_EXERCISE DIRECTIONS_
Transcribe exactly the line that contains "category: rabbit" and every line after it to the end of the entries, and nothing more.

_SOURCE RECORDS_
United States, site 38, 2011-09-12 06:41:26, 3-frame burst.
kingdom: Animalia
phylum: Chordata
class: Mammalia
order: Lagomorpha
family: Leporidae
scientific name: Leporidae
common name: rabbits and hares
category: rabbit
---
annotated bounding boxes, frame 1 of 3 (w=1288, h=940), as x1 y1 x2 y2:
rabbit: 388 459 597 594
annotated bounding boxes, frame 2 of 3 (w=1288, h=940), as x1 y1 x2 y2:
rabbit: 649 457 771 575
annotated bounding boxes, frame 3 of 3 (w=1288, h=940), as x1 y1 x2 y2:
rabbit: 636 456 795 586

_TASK OUTPUT_
category: rabbit
---
annotated bounding boxes, frame 1 of 3 (w=1288, h=940), as x1 y1 x2 y2:
rabbit: 388 459 597 594
annotated bounding boxes, frame 2 of 3 (w=1288, h=940), as x1 y1 x2 y2:
rabbit: 649 457 771 575
annotated bounding boxes, frame 3 of 3 (w=1288, h=940), as x1 y1 x2 y2:
rabbit: 636 456 795 586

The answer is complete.